The GCHD’s primary job is issuing vital records such as birth certificates and death certificates, inspecting restaurants, sewer and water system to ensure they are safe and meet guidelines, and tracking and helping to treat infectious diseases such as mumps, measles and the COVID-19 outbreak.

The district is still issuing birth and death certificates, Adkinson said, and there is someone on staff to answer the phones. But eight of the district’s 21 staffers are working primarily from home.

The $202,000 the district has spent since the last week of January is about 8 percent of its $2.5 million budget for 2020. When passed in January, the district’s 2020 budget already forecast spending $14,500 more than the district anticipated in revenue, and that money was expected to be drawn from GCHD’s reserve fund.

Adkinson said the district has received $119,000 in emergency funding from the state and has been promised nearly $131,000 in federal funding to reimburse COVID-related expenses. She said a number of grants for specifically targeted programs, such as marijuana education and maternal health, have been freed up by the grantors so the money can be spent on the district’s COVID-19 efforts.

“We’ve already spent it,” Adkinson said of the emergency funds from the state. “I’m going right back to the state to ask for more money.”

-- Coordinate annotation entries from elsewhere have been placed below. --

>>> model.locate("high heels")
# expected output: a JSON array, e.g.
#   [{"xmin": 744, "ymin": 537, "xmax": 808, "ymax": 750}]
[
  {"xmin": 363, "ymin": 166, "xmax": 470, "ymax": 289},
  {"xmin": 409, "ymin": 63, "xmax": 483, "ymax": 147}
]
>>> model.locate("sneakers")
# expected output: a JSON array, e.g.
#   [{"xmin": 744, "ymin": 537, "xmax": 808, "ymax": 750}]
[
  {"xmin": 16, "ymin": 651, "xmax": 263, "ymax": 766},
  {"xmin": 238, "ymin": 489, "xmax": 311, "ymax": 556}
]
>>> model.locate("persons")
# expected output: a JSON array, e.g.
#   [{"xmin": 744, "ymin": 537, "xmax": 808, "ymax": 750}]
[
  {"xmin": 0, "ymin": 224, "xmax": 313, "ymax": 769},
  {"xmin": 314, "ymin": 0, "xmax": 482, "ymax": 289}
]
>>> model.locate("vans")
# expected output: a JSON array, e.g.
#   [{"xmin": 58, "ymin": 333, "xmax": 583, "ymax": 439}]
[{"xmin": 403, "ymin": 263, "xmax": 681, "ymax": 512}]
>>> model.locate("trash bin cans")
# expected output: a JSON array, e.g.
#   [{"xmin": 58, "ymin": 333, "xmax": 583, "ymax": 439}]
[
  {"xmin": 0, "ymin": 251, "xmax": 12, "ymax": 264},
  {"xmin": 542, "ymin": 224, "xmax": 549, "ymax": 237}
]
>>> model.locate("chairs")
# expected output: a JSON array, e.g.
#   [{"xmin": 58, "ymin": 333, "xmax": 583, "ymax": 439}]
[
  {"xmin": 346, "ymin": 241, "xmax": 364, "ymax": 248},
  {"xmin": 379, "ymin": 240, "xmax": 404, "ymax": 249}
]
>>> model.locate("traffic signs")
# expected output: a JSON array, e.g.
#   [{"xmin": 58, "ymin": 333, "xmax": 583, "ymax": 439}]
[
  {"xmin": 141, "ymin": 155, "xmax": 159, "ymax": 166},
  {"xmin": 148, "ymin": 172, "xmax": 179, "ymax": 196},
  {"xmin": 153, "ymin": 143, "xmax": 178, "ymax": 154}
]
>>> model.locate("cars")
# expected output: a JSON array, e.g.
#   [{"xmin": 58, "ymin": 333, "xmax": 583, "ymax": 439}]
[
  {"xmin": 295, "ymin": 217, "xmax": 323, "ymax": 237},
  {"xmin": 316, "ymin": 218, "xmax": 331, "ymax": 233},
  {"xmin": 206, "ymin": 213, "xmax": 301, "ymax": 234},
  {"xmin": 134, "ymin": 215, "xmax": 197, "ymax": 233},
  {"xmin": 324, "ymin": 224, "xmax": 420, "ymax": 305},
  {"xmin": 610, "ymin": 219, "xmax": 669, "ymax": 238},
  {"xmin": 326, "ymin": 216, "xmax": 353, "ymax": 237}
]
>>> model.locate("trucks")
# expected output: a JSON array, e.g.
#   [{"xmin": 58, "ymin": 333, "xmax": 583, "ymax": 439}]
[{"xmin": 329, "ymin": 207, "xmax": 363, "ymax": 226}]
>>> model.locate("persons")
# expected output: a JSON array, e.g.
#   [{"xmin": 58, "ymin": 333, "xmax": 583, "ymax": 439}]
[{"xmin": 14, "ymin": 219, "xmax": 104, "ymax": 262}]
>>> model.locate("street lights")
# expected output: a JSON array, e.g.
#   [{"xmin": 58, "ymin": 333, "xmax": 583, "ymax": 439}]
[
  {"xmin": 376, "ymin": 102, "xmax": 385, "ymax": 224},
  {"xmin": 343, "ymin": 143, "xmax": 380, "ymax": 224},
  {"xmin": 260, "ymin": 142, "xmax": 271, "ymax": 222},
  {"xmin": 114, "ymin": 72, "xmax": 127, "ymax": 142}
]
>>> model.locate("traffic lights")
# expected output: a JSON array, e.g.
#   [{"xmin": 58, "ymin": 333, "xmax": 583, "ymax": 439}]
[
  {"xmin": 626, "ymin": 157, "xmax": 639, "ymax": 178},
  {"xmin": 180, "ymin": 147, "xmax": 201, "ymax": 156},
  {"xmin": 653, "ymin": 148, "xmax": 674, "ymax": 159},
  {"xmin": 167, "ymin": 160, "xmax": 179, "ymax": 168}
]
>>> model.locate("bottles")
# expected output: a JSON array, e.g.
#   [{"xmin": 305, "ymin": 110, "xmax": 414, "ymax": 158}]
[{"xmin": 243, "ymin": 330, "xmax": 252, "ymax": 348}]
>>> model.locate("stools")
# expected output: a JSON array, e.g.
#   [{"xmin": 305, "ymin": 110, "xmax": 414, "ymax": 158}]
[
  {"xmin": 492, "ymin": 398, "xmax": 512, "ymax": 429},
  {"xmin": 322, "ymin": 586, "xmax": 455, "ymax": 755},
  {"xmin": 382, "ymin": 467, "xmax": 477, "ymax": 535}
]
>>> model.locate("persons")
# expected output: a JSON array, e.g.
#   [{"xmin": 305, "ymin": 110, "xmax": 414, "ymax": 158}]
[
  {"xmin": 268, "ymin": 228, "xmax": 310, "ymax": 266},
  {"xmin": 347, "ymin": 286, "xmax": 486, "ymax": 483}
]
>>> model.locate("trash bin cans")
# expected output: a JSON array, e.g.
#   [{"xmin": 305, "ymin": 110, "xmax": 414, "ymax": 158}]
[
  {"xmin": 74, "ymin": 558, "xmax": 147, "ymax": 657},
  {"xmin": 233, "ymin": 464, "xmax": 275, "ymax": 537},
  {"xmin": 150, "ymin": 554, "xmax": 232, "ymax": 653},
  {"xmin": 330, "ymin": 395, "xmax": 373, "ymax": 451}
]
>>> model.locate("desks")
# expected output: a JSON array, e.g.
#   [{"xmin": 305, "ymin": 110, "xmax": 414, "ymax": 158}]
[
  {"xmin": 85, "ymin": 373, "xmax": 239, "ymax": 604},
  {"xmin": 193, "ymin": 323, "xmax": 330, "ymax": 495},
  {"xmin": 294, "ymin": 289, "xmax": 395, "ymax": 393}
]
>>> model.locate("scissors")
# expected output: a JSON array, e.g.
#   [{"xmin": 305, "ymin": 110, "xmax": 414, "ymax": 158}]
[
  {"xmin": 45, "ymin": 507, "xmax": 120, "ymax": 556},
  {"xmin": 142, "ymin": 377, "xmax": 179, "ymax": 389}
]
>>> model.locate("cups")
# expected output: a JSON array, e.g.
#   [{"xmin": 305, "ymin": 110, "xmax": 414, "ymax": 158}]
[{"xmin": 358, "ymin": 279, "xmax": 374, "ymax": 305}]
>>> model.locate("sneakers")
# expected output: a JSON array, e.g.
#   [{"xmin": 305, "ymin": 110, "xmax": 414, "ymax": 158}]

Adkinson said the district was expecting to get $300,000 from the state to help house people who don’t have places of their own to stay in but who need to be isolated or quarantined.

County Health Officer Alexander Brzezny said that the rate of new cases has begun to level off, but the curve is still not flat enough yet.

However, he noted that even when the time comes to start reopening businesses and restart community life, “some degree of social distancing will have to continue” in order to ensure the disease doesn’t persist for months.

“We need to reopen in ways that will limit the spread,” he said. “We need to bend the curve sufficiently so we aren’t doing this for months.”